Сын Грома - Андрей Зверинцев 6 стр.


Хорошенькое начало! Прокуратора, ставленника непобедимого римского кесаря, встречают угрозой! Услышав этот, с точки зрения просвещенного римлянина, изучавшего в юности греческую философию, римское право, возившего с собой в походы книги Гомера, вздор, Пилат едва сдержал себя, чтобы не расхохотаться в лицо хмурому желтолицему еврею. Да, да, действительно, в Риме его о чем-то таком предупреждали, но он счел это бредом и забыл. Однако не начинать же свое правление в Иудее с резни и не входить же ему, прокуратору, назначенному Императором, римским народом и Сенатом, в город по трупам. И он решил отнестись к этому протесту как к шутке, заготовленной для него хитроумными иудеями.

Посовещавшись с командирами когорт, он принял решение свернуть и зачехлить знамена. И тогда толпа расступилась. Торжественного въезда в Иерусалим, увы, не получилось. По песчаной, исхоженной иудейскими царями и пророками дороге прокуратор на белом в яблоках скакуне, в досаде покусывая губу, во главе когорт покорителей мира проследовал через распахнутые перед ними ворота в город. Блестели на солнце железные шлемы центурионов, лучилась сталь пик и мечей.

За когортами потянулись обратно в город толпы успокоенных разумным решением прокуратора горожан. И говорил иудей иудею: "Господи, Боже! Кто силен, как Ты, Господи? И Истина Твоя окрест Тебя".

Свою ставку прокуратор устроил в бывшей резиденции Валерия Грата - претории. Мудрый римский администратор Пилат решил, что постарается забыть обиду и в дальнейшем станет учитывать привычки и традиции этих вздорных иудеев и их, так не похожего на римских или греческих богов, фанатичного Ягве. Но, говорят, благими намерениями путь в ад вымощен. Не смог прокуратор смирить римскую гордыню. И начались сначала мелкие, потом все более крупные столкновения с первосвященником и его зашоренной Моисеевым законом священнической и фарисейской братией.

Разобравшись в городском хозяйстве и увидев, как далек от цивилизованного Рима азиатский Иерусалим, прокуратор посоветовался со своим окружением и решил построить негостеприимным евреям водопровод наподобие римского и тем облегчить бедную и беспросветную жизнь этого жалкого, замкнутого в себя народа. Прознав, что в Храме хранятся огромные запасы золота, Пилат пригласил к себе первосвященника Каиафу и потребовал, чтобы тот выделил часть денег на строительство водопровода, в котором так нуждается город. Священники заупрямились. В белых одеждах, подпоясанных синими поясами, они смотрели на Пилата остекленевшими глазами. Этот римлянин, как и все необрезанные, - сумасшедший. Деньги Храма есть деньги Храма!

Но не на римские же деньги строить иудеям водопровод! Пилат был оскорблен в лучших своих чувствах и - на то он и власть - послал солдат забрать часть казны. Не понял благих порывов нового наместника и царь Иудеи Ирод Антипа. В общем, в протянутую руку римлянина положили камень, и, конечно, пролилась кровь. Как ни странно, читатель, но скорый на расправу Рим не любил без нужды проливать кровь в своих провинциях. И в канцелярии кесаря эту кровь записали в строку прокуратора, о чем Пилату сразу же донесли его римские шпионы.
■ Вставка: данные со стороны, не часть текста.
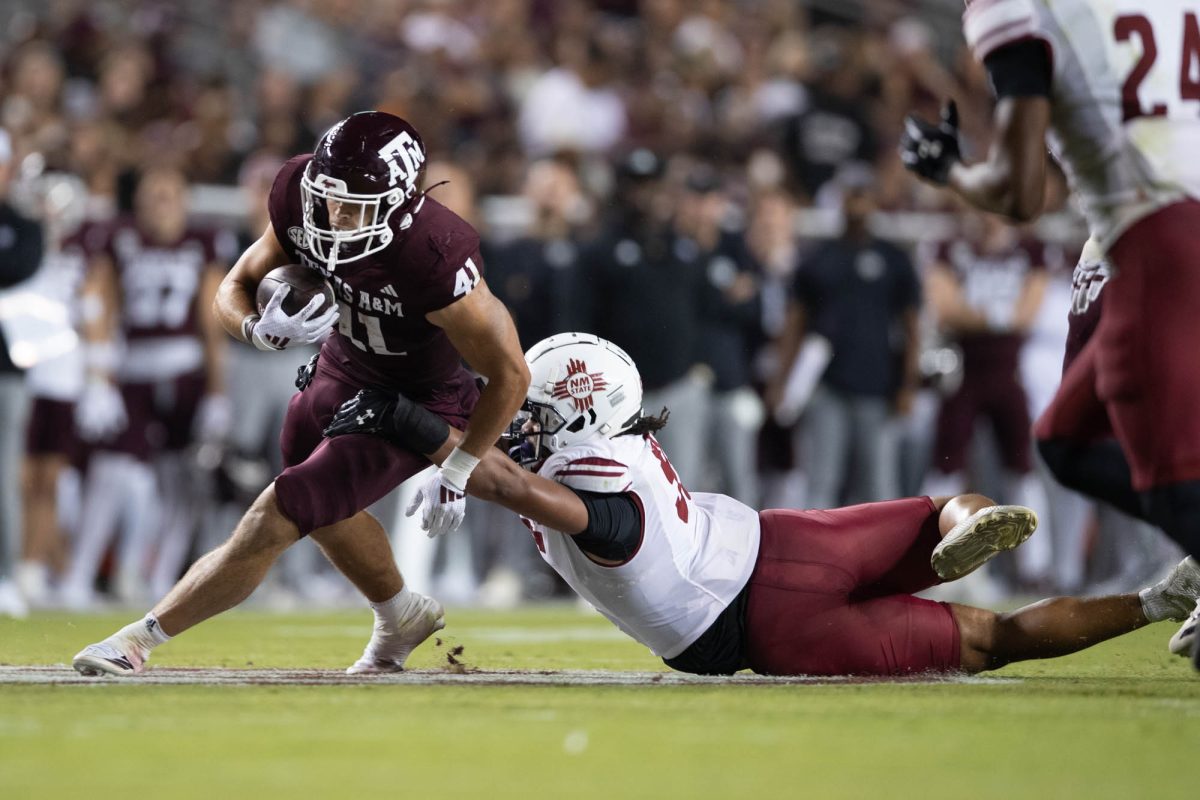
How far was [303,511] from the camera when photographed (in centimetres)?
504

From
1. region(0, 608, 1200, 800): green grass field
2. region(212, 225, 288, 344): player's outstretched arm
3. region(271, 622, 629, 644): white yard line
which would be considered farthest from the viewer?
region(271, 622, 629, 644): white yard line

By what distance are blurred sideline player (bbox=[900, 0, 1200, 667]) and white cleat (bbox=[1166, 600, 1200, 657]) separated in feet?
2.55

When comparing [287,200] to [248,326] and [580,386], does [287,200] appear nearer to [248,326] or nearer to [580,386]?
[248,326]

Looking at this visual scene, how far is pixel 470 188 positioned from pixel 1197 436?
20.8 feet

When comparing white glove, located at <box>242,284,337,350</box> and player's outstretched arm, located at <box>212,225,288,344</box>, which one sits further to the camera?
player's outstretched arm, located at <box>212,225,288,344</box>

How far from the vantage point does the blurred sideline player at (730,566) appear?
16.4 ft

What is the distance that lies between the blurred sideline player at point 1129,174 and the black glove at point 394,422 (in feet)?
5.32

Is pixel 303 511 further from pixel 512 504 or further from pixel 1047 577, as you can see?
pixel 1047 577

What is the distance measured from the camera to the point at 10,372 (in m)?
8.80

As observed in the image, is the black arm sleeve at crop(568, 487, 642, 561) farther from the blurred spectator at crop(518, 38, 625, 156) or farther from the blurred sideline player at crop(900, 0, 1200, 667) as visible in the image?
the blurred spectator at crop(518, 38, 625, 156)

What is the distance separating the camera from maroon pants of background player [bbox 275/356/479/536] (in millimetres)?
5055

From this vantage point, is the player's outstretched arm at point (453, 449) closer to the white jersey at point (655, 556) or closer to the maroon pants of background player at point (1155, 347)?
the white jersey at point (655, 556)

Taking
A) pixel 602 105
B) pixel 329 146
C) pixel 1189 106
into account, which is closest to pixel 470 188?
pixel 602 105

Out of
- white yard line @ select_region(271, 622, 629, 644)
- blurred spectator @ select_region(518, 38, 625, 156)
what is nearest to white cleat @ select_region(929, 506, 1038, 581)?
white yard line @ select_region(271, 622, 629, 644)
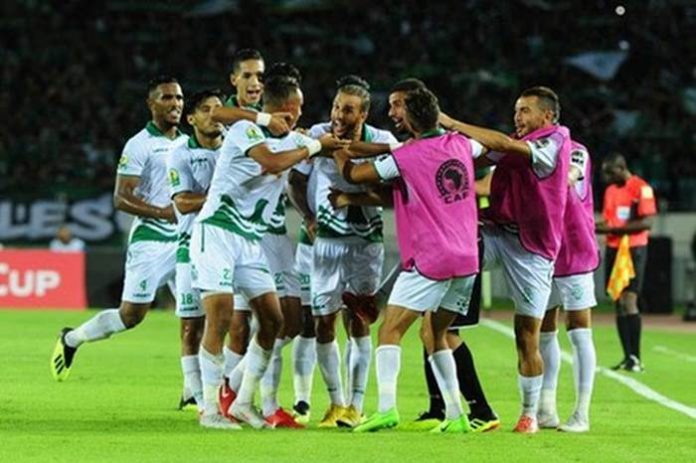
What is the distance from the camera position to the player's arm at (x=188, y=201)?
12.8 m

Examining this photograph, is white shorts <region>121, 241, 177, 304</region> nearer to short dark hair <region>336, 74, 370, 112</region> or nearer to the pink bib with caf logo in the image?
short dark hair <region>336, 74, 370, 112</region>

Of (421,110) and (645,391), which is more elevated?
(421,110)

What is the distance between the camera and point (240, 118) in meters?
11.9

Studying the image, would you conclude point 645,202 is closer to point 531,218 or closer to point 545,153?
point 531,218

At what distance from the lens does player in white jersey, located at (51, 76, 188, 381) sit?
47.4 feet

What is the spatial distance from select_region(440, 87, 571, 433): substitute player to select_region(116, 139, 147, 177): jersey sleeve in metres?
3.65

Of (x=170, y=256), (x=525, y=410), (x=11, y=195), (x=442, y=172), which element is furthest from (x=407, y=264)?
(x=11, y=195)

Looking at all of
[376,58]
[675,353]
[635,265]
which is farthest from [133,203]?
[376,58]

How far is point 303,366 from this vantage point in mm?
12859

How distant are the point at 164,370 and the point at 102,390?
250 cm

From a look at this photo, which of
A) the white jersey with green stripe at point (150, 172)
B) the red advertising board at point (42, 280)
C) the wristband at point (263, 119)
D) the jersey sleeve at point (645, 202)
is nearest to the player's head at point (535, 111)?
the wristband at point (263, 119)

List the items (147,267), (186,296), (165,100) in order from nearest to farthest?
(186,296) → (165,100) → (147,267)

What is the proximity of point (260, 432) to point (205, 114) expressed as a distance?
2.67 m

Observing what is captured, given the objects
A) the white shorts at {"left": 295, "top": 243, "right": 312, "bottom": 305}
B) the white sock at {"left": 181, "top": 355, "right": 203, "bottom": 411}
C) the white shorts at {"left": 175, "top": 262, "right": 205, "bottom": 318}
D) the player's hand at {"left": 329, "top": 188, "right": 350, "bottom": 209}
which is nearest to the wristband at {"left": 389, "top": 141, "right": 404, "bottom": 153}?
the player's hand at {"left": 329, "top": 188, "right": 350, "bottom": 209}
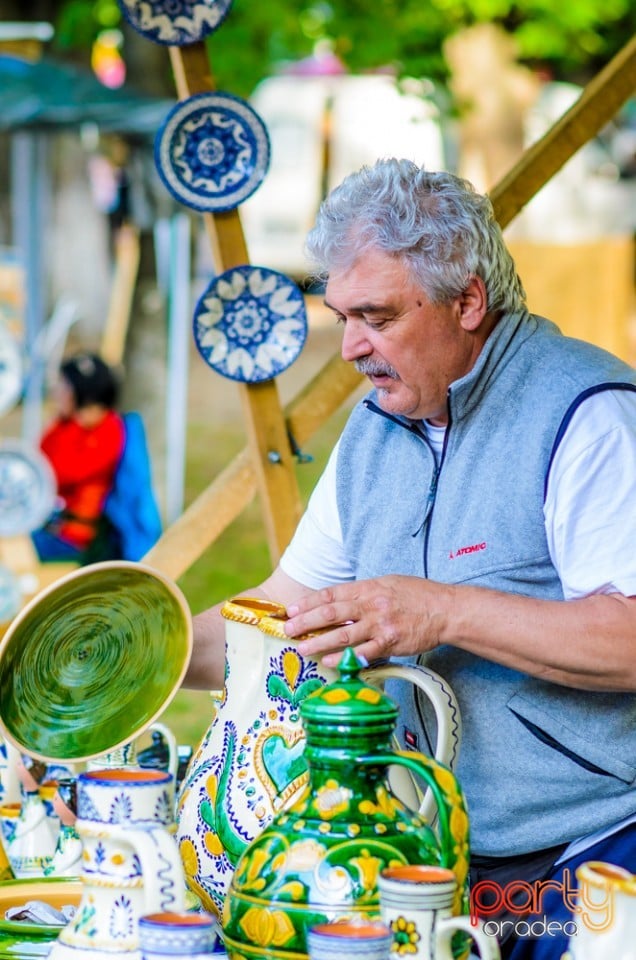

Прокуратор обозлился. Оставив затею с деньгами Храма, Пилат решил все-таки не мытьем, так катаньем досадить храмовникам и в отместку строптивым иудеям велел поставить в Храме статую кесаря, да еще потребовал, чтобы священники приносили ей жертвы. Он надеялся убить двух зайцев: ублажить Рим и досадить иудеям.

Строптивцы отреагировали незамедлительно. Как донесли Пилату его шпионы, статуя Тиберия была вы-брошена из Храма. Статуя кесаря! А это уже бунт на корабле. Пилат вспылил, он приказал своим центурионам расправиться с мятежниками и восстановить статую кесаря в храме. И запели медные звучные трубы, призывая солдат к оружию, и опять пролилась кровь. Неизвестно, как бы дальше развивались события, если бы Пилату не доложили, что произошла ошибка. Статуя Тиберия как была в Храме, так и стоит. Но иудеи взбунтовались. Однако бунт их был очень своеобразным, как своеобразен мир иудея. Тысячи иерусалимских евреев вместе с женами и детьми распластались на земле и умоляли игемона убить их или убрать статую кесаря из Храма. Пилат приказал солдатам прекратить бойню и вернуться в казармы. Поскольку статую не тронули, он решил ничего не предпринимать: надоест лежать, и все утрясется. Прошел день. Прошел другой. Тысячи людей продолжали лежать вокруг Храма и вокруг претория. Жизнь в городе замерла. На пятый день Пилат велел поставить свое судейское кресло игемона среди лежащих возле Храма людей и сказал, что будет говорить с народом.

И игемон, за спиной которого стоял центурион с жезлом, вполне доброжелательно обратился к поверженному в прах народу:

- О, неразумные, Пилат устал от ваших нелепых нравов… Я пришел к вам с миром. А как вы встретили меня? Я помню: в руках у вас были не пальмовые ветви, а камни и палки. И вы кричали не "Мир тебе, игемон Пилат". Нет. Вы кричали: "Убирайся в Кесарию, Пилат-свиноед!"… А потом были новые стычки. И проливалась кровь. Кровь, не нужная Риму… Я знаю вашу историю, иудеи, и уважаю ваших великих царей и пророков. Вас не раз уводили в плен. Но вы возвращались и возрождались. Я восхищаюсь вашим великим Храмом. Но поражаюсь: ваша история ничему не научила еврейский народ. Посмотрите вокруг, господа мои, иудеи! На Рим, на Александрию, на вашу Тивериаду, на Кесарию… Вы - как дети малые, будто не видите вокруг себя ничего… Или вы не знаете, что на всей территории Великой Римской империи рядом с местными богами стоят статуи божественных римских кесарей? И только своенравная, надменная Иудея не хочет смириться. Вы опять решили противиться Риму? Я… Я, прокуратор Иудеи, поставил статую божественного Тиберия в Храме, а вы, жалкие вассалы Рима, пытаетесь сбросить ее с пьедестала. Сбросить статую императора, будто жалкую варварскую химеру! И вот опять кровь, опять протест, опять донос в Рим и опять травля Пилата.

Вы что? Надеетесь, что это сойдет вам с рук?.. Поднимайтесь и идите убирать трупы с улиц. Идите хоронить тех, кого прокуратор не по своей воле, нет, а по глупости вашей, по косности, по лишенному здравого смысла Закону вашему принес в жертву своему божественному кесарю. Вы знаете: римляне человеческих жертв богам не приносят. Это вы, вы вынудили меня на крайность. Ну и чего вы добились? Кровь пролилась, а статуя кесаря в Храме. Чего вы хотите? Я устал, иудеи… Пилат-свиноед, как вы мило называете прокуратора, устал…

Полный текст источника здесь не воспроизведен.